DATA SUPPLIED =>
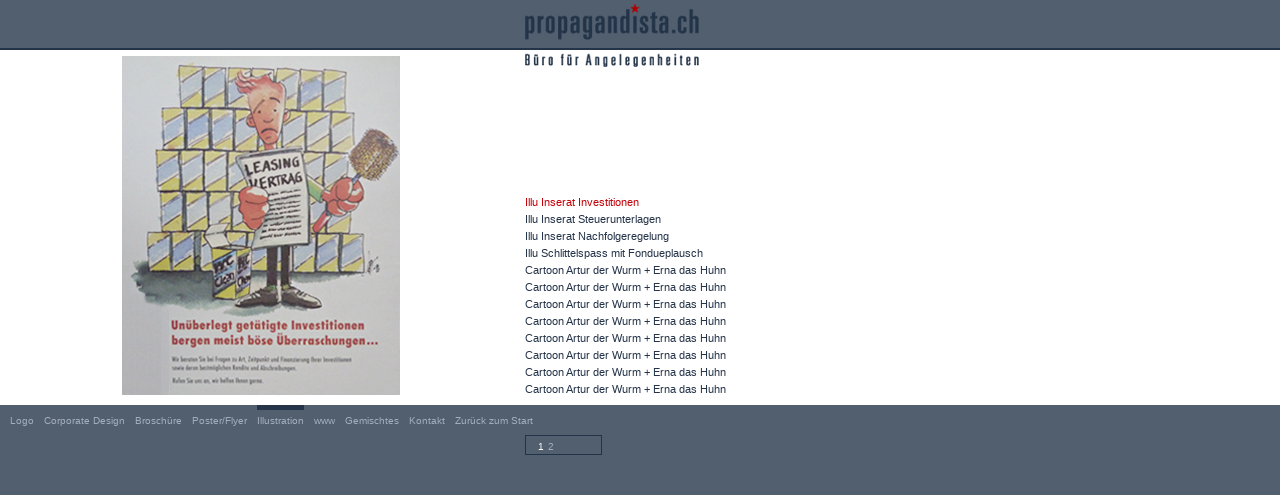

--- FILE ---
content_type: text/html; charset=UTF-8
request_url: https://propagandista.ch/pages/index.php?cat=5&id=152
body_size: 1106
content:

<!DOCTYPE html>
<html>
<head>
<title>Propagandista - Büro für Angelegenheiten</title>
<meta http-equiv="content-type" content="text/html; charset=utf-8" />
<link href="../styles.css" rel="stylesheet" type="text/css" />
</head>
<body>
<!-- Propagandista -->
<div id="header"><img alt="" src="../site_img/header1.gif" width="760" height="44" /></div>
<!-- schwarze Linie -->
<div id="header2" style="height:2px"><img alt="" src="../site_img/spacer.gif" width="20" height="2" /></div>
<!-- Bildcontainer -->
<div id="container">
	<div id="content">
									<img src="../img/152.jpg" alt="Illu Inserat Investitionen"  style="margin:0px; padding:0px; border:none" />
										</div>
		<div id="spacer"></div>
		<div style="height:355px">
				<div><img alt="" src="../site_img/header2.gif" /></div>
				<!-- Subnavigation rechts -->
				<div >
						<table height="330" style="border:none" cellpadding="0" cellspacing="0">
								<tr>
										<td height="320" valign="bottom" class="liste">
																								<a href="index.php?pageNum_liste=0&totalRows_liste=20&cat=5&id=152" class="listerot">Illu Inserat Investitionen</a><br/>
																												<a href="index.php?pageNum_liste=0&totalRows_liste=20&cat=5&id=153" class="liste">Illu Inserat Steuerunterlagen</a><br/>
																												<a href="index.php?pageNum_liste=0&totalRows_liste=20&cat=5&id=154" class="liste">Illu Inserat Nachfolgeregelung</a><br/>
																												<a href="index.php?pageNum_liste=0&totalRows_liste=20&cat=5&id=155" class="liste">Illu Schlittelspass mit Fondueplausch</a><br/>
																												<a href="index.php?pageNum_liste=0&totalRows_liste=20&cat=5&id=133" class="liste">Cartoon Artur der Wurm + Erna das Huhn</a><br/>
																												<a href="index.php?pageNum_liste=0&totalRows_liste=20&cat=5&id=134" class="liste">Cartoon Artur der Wurm + Erna das Huhn</a><br/>
																												<a href="index.php?pageNum_liste=0&totalRows_liste=20&cat=5&id=137" class="liste">Cartoon Artur der Wurm + Erna das Huhn</a><br/>
																												<a href="index.php?pageNum_liste=0&totalRows_liste=20&cat=5&id=138" class="liste">Cartoon Artur der Wurm + Erna das Huhn</a><br/>
																												<a href="index.php?pageNum_liste=0&totalRows_liste=20&cat=5&id=139" class="liste">Cartoon Artur der Wurm + Erna das Huhn</a><br/>
																												<a href="index.php?pageNum_liste=0&totalRows_liste=20&cat=5&id=140" class="liste">Cartoon Artur der Wurm + Erna das Huhn</a><br/>
																												<a href="index.php?pageNum_liste=0&totalRows_liste=20&cat=5&id=141" class="liste">Cartoon Artur der Wurm + Erna das Huhn</a><br/>
																												<a href="index.php?pageNum_liste=0&totalRows_liste=20&cat=5&id=142" class="liste">Cartoon Artur der Wurm + Erna das Huhn</a><br/>
														</td>
								</tr>
								<tr>
										<td height="10" valign="bottom"><img alt="" src="../site_img/spacer.gif" width="50" height="10"></td>
								</tr>
						</table>
				</div>
		</div>
</div>
<!-- Mainmenu unten -->
<div style="position:absolute; top: 401; left: 0; width: 100%;">
		<div>
										<div style="float:left"><img alt="" src="../site_img/spacer.gif" width="10"></div>
						<div style="border-top: #525F6F solid 5px; float:left; "><a href="index.php?cat=1" class="mainmenu">Logo</a></div>
												<div style="float:left"><img alt="" src="../site_img/spacer.gif" width="10"></div>
						<div style="border-top: #525F6F solid 5px; float:left; "><a href="index.php?cat=2" class="mainmenu">Corporate Design</a></div>
												<div style="float:left"><img alt="" src="../site_img/spacer.gif" width="10"></div>
						<div style="border-top: #525F6F solid 5px; float:left; "><a href="index.php?cat=3" class="mainmenu">Broschüre</a></div>
												<div style="float:left"><img alt="" src="../site_img/spacer.gif" width="10"></div>
						<div style="border-top: #525F6F solid 5px; float:left; "><a href="index.php?cat=4" class="mainmenu">Poster/Flyer</a></div>
												<div style="float:left"><img alt="" src="../site_img/spacer.gif" width="10"></div>
						<div style="border-top: #253449 solid 5px; float:left; "><a href="index.php?cat=5" class="mainmenu">Illustration</a></div>
												<div style="float:left"><img alt="" src="../site_img/spacer.gif" width="10"></div>
						<div style="border-top: #525F6F solid 5px; float:left; "><a href="index.php?cat=6" class="mainmenu">www</a></div>
												<div style="float:left"><img alt="" src="../site_img/spacer.gif" width="10"></div>
						<div style="border-top: #525F6F solid 5px; float:left; "><a href="index.php?cat=7" class="mainmenu">Gemischtes</a></div>
										<div style="float:left"><img alt="" src="../site_img/spacer.gif" width="10" /></div>
				<div style="float:left;border-top:#525F6F solid 5px"><a href="kontakt.php" class="mainmenu">Kontakt</a></div>
				<div style="float:left"><img alt="" src="../site_img/spacer.gif" width="10" /></div>
				<div style="border-top:#525F6F solid 5px"><a href="/" class="mainmenu">Zurück zum Start</a></div>
		</div>
		<!-- Seiten weiter schalten -->
		<div  id="seitennavi" style="margin-left:525px;">&nbsp;&nbsp;
								<span class="mainmenuweiss">1</span>
								<a href="/pages/index.php?pageNum_liste=1&totalRows_liste=20&cat=5" class="mainmenu">2</a>
						</div>
</div>
</body>
</html>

WHAT IS BEING ASKED => Could you set down verbatim the lines from the beginning of the entries above through the line containing "<!-- Subnavigation rechts -->", both included, leaving out the pictures?

SOLUTION FOR THIS EXERCISE =>
--- FILE ---
content_type: text/html; charset=UTF-8
request_url: https://propagandista.ch/pages/index.php?cat=5&id=152
body_size: 1106
content:

<!DOCTYPE html>
<html>
<head>
<title>Propagandista - Büro für Angelegenheiten</title>
<meta http-equiv="content-type" content="text/html; charset=utf-8" />
<link href="../styles.css" rel="stylesheet" type="text/css" />
</head>
<body>
<!-- Propagandista -->
<div id="header"><img alt="" src="../site_img/header1.gif" width="760" height="44" /></div>
<!-- schwarze Linie -->
<div id="header2" style="height:2px"><img alt="" src="../site_img/spacer.gif" width="20" height="2" /></div>
<!-- Bildcontainer -->
<div id="container">
	<div id="content">
									<img src="../img/152.jpg" alt="Illu Inserat Investitionen"  style="margin:0px; padding:0px; border:none" />
										</div>
		<div id="spacer"></div>
		<div style="height:355px">
				<div><img alt="" src="../site_img/header2.gif" /></div>
				<!-- Subnavigation rechts -->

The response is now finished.